3. Disease is not identity

When a person is diagnosed with leprosy they assume an identity within the leprosy sector as a person affected by leprosy. The disease itself becomes the identity and this becomes categorising. We often profit from that categorisation as a leprosy sector, but it is not healthy. Such categorisation can be leveraged to justify the way a person is treated. We must make an effort to recognise the whole person – everything they are beyond a diagnosis.

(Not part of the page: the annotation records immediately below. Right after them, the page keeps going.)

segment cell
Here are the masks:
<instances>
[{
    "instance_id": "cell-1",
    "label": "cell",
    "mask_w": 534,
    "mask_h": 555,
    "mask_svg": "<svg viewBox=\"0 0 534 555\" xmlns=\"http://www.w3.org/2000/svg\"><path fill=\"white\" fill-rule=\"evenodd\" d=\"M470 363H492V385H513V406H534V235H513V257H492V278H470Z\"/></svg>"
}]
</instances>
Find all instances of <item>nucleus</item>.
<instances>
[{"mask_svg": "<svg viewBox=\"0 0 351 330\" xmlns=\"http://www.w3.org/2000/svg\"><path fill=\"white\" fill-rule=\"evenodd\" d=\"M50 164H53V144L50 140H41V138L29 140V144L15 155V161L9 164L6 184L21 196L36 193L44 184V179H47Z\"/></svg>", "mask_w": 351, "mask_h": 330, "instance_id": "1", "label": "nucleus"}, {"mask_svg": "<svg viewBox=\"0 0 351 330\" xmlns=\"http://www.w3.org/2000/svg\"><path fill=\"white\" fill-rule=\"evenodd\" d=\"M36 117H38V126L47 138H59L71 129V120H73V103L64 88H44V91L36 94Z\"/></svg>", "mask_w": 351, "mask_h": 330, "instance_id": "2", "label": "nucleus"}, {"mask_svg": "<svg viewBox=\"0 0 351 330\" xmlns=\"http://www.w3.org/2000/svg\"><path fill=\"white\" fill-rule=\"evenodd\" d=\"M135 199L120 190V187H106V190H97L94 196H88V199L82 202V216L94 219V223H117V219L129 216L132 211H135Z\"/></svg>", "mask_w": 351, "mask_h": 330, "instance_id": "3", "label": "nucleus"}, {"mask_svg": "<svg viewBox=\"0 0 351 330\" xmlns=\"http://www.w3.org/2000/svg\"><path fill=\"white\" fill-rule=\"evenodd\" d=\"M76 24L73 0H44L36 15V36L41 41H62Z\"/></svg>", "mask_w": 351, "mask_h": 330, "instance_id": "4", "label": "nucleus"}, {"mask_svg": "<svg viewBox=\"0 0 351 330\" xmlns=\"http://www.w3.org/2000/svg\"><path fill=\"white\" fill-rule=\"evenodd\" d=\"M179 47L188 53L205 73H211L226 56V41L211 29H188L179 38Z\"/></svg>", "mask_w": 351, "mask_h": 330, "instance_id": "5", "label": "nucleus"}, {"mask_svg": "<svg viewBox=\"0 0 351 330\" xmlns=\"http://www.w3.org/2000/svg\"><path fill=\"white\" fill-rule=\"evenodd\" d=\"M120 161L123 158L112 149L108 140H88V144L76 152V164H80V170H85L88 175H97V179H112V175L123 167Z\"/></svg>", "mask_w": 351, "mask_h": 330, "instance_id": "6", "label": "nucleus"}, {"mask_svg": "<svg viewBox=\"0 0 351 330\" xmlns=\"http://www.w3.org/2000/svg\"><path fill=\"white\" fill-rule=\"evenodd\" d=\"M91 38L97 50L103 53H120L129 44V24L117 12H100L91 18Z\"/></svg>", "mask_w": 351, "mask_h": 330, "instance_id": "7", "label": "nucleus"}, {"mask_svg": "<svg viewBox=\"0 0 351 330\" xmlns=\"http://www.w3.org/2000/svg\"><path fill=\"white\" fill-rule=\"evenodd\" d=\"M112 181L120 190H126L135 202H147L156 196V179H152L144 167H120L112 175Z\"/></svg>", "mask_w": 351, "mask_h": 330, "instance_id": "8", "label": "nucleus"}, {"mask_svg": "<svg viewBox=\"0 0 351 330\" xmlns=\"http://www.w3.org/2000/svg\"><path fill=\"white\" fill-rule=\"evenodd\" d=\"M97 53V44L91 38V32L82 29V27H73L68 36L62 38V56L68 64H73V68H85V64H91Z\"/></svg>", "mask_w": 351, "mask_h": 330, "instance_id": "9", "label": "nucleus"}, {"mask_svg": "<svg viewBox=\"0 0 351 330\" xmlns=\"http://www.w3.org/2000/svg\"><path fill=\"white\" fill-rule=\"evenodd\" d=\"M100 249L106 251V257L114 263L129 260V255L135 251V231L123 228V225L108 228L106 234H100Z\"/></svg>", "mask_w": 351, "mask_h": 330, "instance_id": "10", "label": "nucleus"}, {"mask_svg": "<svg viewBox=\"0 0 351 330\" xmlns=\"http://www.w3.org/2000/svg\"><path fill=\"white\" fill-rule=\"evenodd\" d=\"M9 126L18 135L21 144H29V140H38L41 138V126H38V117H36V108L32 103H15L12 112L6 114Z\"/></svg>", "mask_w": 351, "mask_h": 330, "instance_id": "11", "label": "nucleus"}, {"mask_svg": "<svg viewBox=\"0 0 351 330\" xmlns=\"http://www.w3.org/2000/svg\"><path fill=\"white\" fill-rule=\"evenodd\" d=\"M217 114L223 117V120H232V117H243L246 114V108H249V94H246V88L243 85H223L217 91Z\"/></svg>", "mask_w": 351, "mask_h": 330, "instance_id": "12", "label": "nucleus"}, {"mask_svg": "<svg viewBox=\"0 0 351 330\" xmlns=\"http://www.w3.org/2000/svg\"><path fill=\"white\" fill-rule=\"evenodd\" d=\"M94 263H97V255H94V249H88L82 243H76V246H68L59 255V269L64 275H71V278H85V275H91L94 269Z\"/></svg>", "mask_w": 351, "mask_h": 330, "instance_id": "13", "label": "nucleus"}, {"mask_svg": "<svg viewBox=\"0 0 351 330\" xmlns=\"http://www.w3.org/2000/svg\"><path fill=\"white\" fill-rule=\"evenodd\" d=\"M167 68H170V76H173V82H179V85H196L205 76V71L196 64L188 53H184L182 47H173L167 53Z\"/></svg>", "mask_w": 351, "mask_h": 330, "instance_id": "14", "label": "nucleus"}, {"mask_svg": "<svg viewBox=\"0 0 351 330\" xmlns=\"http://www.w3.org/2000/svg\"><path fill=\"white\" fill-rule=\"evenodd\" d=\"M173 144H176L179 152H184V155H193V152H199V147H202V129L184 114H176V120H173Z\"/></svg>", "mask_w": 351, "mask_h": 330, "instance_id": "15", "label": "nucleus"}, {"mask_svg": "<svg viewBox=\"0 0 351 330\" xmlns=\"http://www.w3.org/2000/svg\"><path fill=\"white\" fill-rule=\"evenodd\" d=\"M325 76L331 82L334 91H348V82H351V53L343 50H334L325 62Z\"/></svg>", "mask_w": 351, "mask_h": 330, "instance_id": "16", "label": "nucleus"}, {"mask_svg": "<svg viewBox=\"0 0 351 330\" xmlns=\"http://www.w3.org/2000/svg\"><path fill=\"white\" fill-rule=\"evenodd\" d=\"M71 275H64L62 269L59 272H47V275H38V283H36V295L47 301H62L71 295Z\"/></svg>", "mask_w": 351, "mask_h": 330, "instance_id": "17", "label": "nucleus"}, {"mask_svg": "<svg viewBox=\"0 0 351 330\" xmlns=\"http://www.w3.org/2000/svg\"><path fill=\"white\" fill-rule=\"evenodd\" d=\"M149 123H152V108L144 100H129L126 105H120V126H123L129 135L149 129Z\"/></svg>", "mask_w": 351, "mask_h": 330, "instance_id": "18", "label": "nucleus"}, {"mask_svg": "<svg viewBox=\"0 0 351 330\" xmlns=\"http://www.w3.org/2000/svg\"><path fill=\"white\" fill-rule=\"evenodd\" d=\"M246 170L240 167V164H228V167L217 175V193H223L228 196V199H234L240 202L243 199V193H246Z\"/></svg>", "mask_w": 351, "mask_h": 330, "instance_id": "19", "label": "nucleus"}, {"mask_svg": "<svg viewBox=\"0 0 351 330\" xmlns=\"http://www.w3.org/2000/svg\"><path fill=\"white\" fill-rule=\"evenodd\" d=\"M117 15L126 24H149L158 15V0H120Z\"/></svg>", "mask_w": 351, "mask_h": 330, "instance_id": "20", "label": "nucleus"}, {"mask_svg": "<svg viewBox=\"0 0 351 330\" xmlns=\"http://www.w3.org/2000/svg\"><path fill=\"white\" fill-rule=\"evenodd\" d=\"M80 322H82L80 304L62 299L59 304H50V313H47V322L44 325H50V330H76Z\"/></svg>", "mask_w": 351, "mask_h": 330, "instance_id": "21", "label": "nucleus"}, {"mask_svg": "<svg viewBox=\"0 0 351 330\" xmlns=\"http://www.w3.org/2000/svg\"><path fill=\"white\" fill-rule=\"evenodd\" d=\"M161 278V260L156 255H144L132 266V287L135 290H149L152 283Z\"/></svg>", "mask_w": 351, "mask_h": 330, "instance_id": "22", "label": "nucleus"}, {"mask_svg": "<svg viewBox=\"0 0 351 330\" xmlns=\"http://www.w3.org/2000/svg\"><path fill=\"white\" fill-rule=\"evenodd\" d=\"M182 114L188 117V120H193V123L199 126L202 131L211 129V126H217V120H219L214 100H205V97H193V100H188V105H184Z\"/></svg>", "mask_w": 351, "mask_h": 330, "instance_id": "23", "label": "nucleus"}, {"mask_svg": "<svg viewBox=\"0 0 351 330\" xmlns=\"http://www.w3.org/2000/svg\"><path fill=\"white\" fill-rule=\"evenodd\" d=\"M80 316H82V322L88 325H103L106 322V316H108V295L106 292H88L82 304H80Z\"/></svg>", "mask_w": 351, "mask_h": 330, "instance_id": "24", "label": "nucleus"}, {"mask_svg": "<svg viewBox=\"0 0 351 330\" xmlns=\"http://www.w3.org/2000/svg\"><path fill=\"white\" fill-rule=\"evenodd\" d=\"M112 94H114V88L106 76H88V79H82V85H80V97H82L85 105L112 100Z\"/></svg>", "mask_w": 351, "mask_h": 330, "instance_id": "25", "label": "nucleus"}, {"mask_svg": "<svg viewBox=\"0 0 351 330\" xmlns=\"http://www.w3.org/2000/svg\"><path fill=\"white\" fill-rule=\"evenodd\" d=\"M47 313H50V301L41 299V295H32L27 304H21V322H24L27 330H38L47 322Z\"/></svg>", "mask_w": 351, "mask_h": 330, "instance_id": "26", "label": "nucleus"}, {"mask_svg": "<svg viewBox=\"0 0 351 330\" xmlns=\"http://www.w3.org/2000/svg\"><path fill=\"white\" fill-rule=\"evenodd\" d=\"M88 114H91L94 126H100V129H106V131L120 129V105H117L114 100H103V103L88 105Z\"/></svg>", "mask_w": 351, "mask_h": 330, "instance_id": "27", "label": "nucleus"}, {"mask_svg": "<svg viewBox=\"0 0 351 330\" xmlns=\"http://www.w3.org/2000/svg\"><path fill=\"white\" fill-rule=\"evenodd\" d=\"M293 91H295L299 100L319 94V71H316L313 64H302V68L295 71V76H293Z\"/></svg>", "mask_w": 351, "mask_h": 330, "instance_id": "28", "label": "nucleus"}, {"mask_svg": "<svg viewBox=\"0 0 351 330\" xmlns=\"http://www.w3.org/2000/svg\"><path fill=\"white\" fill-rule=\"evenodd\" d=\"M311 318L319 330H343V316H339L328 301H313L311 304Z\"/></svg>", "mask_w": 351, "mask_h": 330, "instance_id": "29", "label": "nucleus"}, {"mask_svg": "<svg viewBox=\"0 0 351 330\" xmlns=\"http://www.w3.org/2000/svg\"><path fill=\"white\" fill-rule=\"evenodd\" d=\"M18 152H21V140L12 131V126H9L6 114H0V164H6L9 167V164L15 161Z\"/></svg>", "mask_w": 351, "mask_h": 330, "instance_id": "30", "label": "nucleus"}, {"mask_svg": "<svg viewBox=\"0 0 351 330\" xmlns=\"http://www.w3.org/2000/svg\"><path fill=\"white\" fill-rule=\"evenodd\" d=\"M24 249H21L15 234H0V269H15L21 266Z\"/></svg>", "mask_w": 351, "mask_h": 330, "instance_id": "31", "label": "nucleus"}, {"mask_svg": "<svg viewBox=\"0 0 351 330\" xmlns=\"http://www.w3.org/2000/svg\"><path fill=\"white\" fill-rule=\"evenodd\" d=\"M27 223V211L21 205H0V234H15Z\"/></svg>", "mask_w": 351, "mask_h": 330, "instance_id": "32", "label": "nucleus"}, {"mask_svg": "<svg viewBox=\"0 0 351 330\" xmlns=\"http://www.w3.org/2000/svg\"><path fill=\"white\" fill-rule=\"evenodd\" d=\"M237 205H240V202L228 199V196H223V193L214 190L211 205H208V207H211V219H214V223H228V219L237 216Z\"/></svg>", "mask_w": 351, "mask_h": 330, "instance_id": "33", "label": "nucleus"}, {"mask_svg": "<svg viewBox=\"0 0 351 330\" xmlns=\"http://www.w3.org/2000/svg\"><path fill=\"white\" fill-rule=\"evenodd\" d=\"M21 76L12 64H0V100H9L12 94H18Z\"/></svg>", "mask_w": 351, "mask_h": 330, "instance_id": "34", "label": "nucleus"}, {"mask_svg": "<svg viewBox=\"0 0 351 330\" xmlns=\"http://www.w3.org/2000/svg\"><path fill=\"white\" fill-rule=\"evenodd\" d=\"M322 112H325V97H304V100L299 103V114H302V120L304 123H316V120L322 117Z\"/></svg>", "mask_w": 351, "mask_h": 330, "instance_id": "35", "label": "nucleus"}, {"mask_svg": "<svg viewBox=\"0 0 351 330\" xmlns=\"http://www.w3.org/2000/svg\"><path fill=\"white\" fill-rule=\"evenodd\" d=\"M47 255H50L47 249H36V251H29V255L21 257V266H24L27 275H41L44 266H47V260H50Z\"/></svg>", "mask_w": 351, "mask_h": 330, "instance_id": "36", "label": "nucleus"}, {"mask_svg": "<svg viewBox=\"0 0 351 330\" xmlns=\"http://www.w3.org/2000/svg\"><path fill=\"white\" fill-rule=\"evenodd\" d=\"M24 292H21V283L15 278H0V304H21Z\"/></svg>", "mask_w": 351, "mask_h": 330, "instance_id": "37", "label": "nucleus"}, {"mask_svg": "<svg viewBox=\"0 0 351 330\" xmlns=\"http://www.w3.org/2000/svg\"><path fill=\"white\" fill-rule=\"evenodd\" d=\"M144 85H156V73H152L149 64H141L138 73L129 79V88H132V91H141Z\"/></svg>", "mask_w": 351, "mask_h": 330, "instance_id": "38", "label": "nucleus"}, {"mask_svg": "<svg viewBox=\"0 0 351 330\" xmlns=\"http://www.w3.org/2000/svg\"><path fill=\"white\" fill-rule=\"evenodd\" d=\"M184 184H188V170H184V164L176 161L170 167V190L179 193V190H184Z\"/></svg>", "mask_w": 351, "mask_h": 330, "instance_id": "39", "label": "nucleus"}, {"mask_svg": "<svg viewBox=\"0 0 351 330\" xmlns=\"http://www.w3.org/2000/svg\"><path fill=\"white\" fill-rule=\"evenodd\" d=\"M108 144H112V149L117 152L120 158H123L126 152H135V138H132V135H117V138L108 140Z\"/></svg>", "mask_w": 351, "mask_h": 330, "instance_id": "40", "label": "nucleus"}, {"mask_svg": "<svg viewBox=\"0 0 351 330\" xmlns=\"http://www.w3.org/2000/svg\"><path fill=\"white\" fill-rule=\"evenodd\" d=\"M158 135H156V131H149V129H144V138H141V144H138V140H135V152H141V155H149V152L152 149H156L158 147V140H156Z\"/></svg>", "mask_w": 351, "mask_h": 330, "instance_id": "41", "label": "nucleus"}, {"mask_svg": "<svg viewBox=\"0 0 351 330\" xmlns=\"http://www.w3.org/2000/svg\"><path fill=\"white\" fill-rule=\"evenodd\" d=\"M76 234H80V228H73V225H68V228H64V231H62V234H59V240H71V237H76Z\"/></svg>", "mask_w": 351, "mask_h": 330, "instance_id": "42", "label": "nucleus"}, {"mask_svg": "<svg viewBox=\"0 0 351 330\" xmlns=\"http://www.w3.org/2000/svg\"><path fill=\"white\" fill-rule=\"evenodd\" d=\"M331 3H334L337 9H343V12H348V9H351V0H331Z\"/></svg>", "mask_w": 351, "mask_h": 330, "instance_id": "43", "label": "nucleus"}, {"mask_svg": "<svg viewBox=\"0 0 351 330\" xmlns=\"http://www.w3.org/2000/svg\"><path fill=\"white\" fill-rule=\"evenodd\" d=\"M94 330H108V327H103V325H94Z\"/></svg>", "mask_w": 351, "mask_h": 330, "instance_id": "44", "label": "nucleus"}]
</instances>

4. Consider how we talk about religion

There are many leprosy NGOs working on the issue of leprosy that are faith-based. Whilst they may frame leprosy through a scientific lens, their religious identity may unintentionally frame the disease within a spiritual context. We should be mindful of this when we are speaking about leprosy in contexts where it is associated with divine will. How is it perceived when we speak of God’s provision? It would be easy for that idea to be flipped so that God is perceived as having caused leprosy.

5. Leprosy is not a question of win vs lose

This consideration will be familiar to those who have a connection with cancer, where the disease is often portrayed as being ‘beaten’. This creates a sense that anyone who does not ‘win’ is stigmatised as someone who was not able to cope or overcome the disease. We have militarised our vocabulary in that sense. It is intended to galvanise spirits, but for patients it can create an internal struggle; you have to fight and defeat something or you will be defeated yourself. The message of ‘leprosy defeated’ is not always relevant or important and sometimes it would be better to use more neutral language.